Find smallest prime $p$ such that all primes $q < 40$ are quadratic non-residues $\pmod p$

This is just a tiny bit more involved than Wolfram Alpha can handle:

Select[Prime[Range[100]], Union[JacobiSymbol[Prime[Range[12]], #]] == {-1} &]

The answer is $163$. You could have gotten the answer a lot quicker if you had just asked a wood nymph.

Oh, right, you don't know how to talk to wood nymphs. Okay, so if in Mathematica you change 100 to 4096, the only answer is $163$. However, go up a little higher to find $74093$.

Why so few? That might be a more interesting question. Or not.

Probabilities are very useful when you know very little. But in this particular case, you actually know a lot. Like what the positive primes less than 40 actually are. Plus hopefully also some basic facts about quadratic reciprocity.

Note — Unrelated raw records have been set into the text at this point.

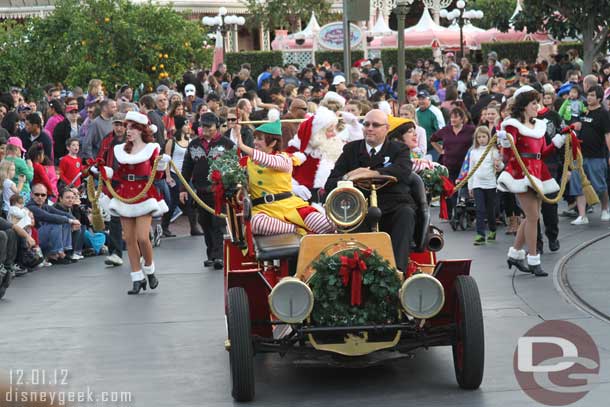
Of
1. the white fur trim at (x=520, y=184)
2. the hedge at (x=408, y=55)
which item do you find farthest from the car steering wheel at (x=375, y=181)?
the hedge at (x=408, y=55)

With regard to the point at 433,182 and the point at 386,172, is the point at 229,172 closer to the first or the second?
the point at 386,172

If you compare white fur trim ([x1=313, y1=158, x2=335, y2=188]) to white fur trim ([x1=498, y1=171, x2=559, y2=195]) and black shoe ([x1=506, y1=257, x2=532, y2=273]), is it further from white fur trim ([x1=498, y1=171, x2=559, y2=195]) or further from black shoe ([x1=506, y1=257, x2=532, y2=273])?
black shoe ([x1=506, y1=257, x2=532, y2=273])

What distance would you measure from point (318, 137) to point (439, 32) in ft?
98.3

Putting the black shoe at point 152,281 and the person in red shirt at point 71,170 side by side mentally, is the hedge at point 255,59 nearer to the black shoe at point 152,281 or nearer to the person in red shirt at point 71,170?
the person in red shirt at point 71,170

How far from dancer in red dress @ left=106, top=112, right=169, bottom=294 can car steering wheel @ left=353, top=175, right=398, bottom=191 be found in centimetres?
414

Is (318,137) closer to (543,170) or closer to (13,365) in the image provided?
(543,170)

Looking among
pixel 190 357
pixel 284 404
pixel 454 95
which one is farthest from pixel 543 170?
pixel 454 95

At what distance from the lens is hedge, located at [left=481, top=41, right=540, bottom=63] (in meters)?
46.3

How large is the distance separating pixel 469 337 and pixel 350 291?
853 millimetres

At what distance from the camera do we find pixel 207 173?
51.9ft

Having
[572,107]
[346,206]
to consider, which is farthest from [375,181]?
[572,107]

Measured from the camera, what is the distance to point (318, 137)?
14398mm

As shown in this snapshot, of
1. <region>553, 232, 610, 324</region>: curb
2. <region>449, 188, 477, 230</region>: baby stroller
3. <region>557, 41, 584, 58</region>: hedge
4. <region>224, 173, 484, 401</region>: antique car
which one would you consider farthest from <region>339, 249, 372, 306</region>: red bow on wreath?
<region>557, 41, 584, 58</region>: hedge

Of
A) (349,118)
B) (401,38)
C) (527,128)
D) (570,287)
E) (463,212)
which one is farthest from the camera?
(401,38)
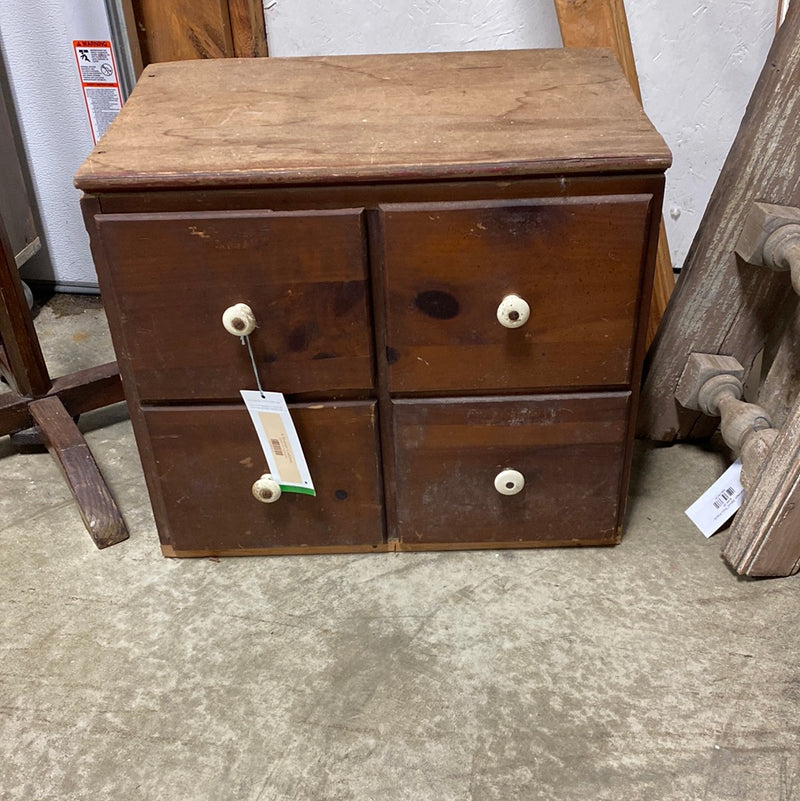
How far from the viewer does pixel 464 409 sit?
1.10 meters

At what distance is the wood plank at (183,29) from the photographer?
1447mm

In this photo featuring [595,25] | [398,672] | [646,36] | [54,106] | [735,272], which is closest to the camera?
[398,672]

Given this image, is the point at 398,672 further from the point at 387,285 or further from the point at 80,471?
the point at 80,471

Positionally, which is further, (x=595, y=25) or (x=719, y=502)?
(x=595, y=25)

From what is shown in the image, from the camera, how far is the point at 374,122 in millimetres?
1036

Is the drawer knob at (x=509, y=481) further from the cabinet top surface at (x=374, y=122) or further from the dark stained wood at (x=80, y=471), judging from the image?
the dark stained wood at (x=80, y=471)

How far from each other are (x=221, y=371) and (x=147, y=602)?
35 cm

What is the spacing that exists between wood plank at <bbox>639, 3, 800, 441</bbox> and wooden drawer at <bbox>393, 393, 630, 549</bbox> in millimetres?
253

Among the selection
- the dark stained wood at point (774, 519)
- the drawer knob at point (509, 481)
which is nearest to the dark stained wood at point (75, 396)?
the drawer knob at point (509, 481)

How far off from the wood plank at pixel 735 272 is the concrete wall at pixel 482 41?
0.36 metres

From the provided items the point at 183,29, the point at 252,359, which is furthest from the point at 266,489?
the point at 183,29

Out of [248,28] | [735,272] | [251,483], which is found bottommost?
[251,483]

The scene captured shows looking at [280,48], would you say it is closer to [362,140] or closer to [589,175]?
[362,140]

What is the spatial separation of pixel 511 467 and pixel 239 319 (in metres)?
0.40
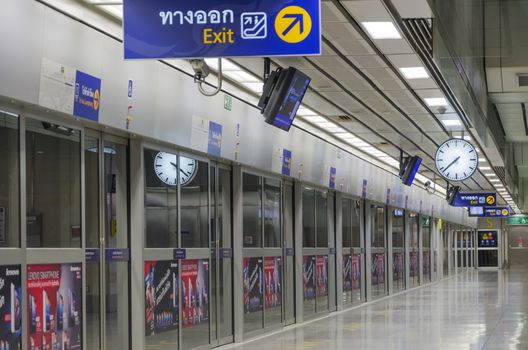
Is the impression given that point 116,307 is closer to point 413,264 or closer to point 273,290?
point 273,290

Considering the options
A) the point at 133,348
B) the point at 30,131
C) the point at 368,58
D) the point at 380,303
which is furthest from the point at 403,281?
the point at 30,131

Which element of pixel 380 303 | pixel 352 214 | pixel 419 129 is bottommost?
pixel 380 303

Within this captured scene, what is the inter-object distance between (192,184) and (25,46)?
4.69 metres

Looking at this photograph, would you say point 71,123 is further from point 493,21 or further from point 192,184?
point 493,21

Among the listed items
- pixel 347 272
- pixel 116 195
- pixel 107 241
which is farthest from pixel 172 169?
pixel 347 272

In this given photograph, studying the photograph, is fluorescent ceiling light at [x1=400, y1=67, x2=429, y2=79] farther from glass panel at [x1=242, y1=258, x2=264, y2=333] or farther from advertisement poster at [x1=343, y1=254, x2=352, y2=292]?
advertisement poster at [x1=343, y1=254, x2=352, y2=292]

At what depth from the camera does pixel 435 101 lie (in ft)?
50.9

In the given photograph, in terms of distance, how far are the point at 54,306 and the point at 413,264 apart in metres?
24.5

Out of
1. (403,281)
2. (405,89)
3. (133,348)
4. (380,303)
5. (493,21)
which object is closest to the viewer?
(133,348)

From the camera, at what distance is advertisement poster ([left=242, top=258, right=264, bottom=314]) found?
13.6 meters

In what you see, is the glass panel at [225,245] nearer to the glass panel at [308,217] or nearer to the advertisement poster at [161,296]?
the advertisement poster at [161,296]

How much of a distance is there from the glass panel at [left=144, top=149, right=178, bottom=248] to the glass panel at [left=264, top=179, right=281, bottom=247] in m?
4.18

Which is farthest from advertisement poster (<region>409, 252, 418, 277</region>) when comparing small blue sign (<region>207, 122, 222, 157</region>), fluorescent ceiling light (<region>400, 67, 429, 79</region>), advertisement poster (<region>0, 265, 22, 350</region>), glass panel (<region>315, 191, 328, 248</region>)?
advertisement poster (<region>0, 265, 22, 350</region>)

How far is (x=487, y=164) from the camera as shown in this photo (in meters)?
25.8
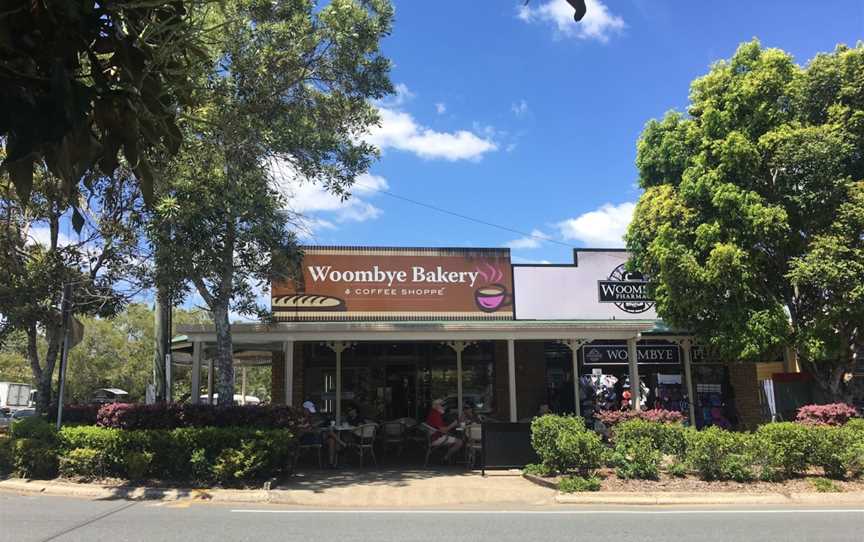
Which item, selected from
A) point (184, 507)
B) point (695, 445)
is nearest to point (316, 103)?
point (184, 507)

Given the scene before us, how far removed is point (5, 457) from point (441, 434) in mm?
8448

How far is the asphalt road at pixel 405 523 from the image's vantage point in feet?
25.8

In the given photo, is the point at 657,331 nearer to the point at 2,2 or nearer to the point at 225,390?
the point at 225,390

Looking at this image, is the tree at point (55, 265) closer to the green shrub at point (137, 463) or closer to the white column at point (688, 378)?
the green shrub at point (137, 463)

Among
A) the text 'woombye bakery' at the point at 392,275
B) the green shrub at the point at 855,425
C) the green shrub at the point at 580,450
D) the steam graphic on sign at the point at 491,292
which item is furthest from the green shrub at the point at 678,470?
the text 'woombye bakery' at the point at 392,275

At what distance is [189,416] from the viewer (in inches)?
502

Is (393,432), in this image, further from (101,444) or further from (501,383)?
(101,444)

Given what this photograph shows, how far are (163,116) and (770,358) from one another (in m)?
17.0

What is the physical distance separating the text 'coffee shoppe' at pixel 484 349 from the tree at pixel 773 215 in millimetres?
2790

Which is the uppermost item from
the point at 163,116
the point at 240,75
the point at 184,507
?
the point at 240,75

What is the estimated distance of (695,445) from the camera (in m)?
11.8

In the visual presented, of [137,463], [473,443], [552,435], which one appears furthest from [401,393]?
[137,463]

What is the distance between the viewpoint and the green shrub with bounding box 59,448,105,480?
12.0 m

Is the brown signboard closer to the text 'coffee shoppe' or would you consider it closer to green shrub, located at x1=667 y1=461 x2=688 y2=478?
the text 'coffee shoppe'
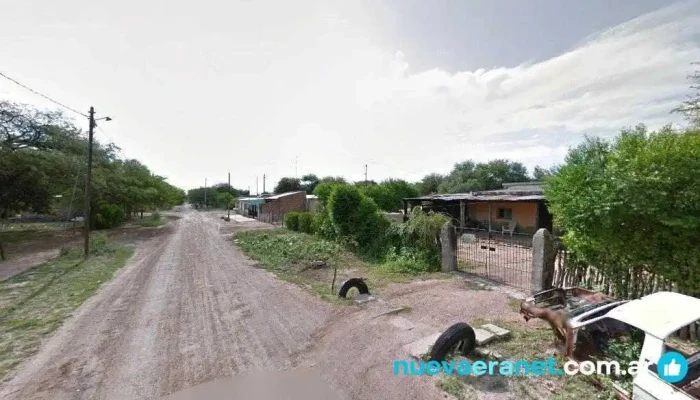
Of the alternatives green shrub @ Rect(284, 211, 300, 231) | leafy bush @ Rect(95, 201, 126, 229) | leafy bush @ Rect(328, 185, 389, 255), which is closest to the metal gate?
leafy bush @ Rect(328, 185, 389, 255)

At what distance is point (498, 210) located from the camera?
2059 centimetres

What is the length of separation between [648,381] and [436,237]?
23.8 ft

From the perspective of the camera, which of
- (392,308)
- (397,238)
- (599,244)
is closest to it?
(599,244)

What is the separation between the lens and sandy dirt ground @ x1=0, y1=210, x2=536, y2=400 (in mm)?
3805

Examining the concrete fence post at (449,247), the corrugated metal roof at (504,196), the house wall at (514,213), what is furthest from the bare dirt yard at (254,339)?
the house wall at (514,213)

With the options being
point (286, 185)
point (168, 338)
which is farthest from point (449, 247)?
point (286, 185)

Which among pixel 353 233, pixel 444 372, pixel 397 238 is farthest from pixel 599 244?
pixel 353 233

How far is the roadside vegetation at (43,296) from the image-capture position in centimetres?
509

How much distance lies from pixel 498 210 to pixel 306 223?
43.2 feet

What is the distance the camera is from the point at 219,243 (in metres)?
17.5

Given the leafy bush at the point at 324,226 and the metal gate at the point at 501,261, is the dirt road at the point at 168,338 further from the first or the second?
the leafy bush at the point at 324,226

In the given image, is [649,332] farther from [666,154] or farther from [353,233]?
[353,233]

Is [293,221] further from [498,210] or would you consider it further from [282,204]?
[282,204]

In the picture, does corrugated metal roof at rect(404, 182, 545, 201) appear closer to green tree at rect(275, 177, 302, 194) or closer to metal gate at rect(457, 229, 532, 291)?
metal gate at rect(457, 229, 532, 291)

The primes modulo 12 are 1, 5, 7, 11. So, given a prime $p \equiv 1 \pmod{12}$, we have $$\left(\frac{p}{3}\right) \equiv p^1 \pmod 3 = 1,$$ and correspondingly by quadratic reciprocity $$\left(\frac{3}{p}\right) = 1,$$ so this rules out primes of the form $12k + 1$. Contrast this to a prime $p \equiv 5 \pmod{12}$, we have $$\left(\frac{p}{3}\right) \equiv p^1 \pmod 3 = -1,$$ and correspondingly by quadratic reciprocity $$\left(\frac{3}{p}\right) = -1.$$

For a prime $p \equiv 7 \pmod{12}$, we have $$\left(\frac{p}{3}\right) \equiv p^1 \pmod 3 = 1,$$ but there's no reciprocity in this case and hence $$\left(\frac{3}{p}\right) = -1.$$ Contrast this to a prime $p \equiv 11 \pmod{12}$, for which we have $$\left(\frac{p}{3}\right) \equiv p^1 \pmod 3 = -1$$ but $$\left(\frac{3}{p}\right) = 1.$$

This means we're looking for primes congruent to 5 or 7 modulo 12. This only rules out roughly half the primes.

Now going modulo 60, our primes are 5, 7, 17, 19, 29, 31, 41, 43, 53, 55... wait a minute, we can strike out 5 and 55 so our list is just 7, 17, 19, 29, 31, 41, 43, 53, which still seems a bit long and inelegant. Please bear with me.

If $p \equiv 7 \pmod{60}$, then $$\left(\frac{p}{5}\right) \equiv p^2 \pmod 5 \equiv 49 \equiv -1$$ and $$\left(\frac{5}{p}\right) = -1$$ also, so 7 stays on our list. Likewise $p \equiv 17 \pmod{60}$ gives us $$\left(\frac{p}{5}\right) \equiv p^2 \pmod 5 \equiv 49 \equiv -1$$ and $$\left(\frac{5}{p}\right) = -1.$$

And if $p \equiv 19 \pmod{60}$, then $$\left(\frac{p}{5}\right) \equiv p^2 \pmod 5 \equiv 1$$ and $$\left(\frac{5}{p}\right) = 1$$ also, so we cross 19 off our list. Likewise $p \equiv 29 \pmod{60}$ gives us $$\left(\frac{p}{5}\right) \equiv p^2 \pmod 5 \equiv 1$$ and $$\left(\frac{5}{p}\right) = 1.$$

Proceeding in this manner, we whittle our list down to 7, 17, 43, 53. I think this narrows things down enough to go back to the wider world of $\mathbb Z$.

At this point it seems reasonable to use Wolfram Alpha to move things along. JacobiSymbol[Prime[Range[12]], 43] gives us some 1s, and so does 53, as well as 67, we skip 77 on account of its not being prime, to see that 103 and 113 also give us a bunch of 1s... well, 113 just gives us two 1s, so it's a little closer to what we're looking for.

127 and 137 give us more 1s than 113. And then 163 gives us all $-1$s, like Interstellar Probe and the Short One already told us. A quick check tells us that 74093 is congruent to 53 modulo 60.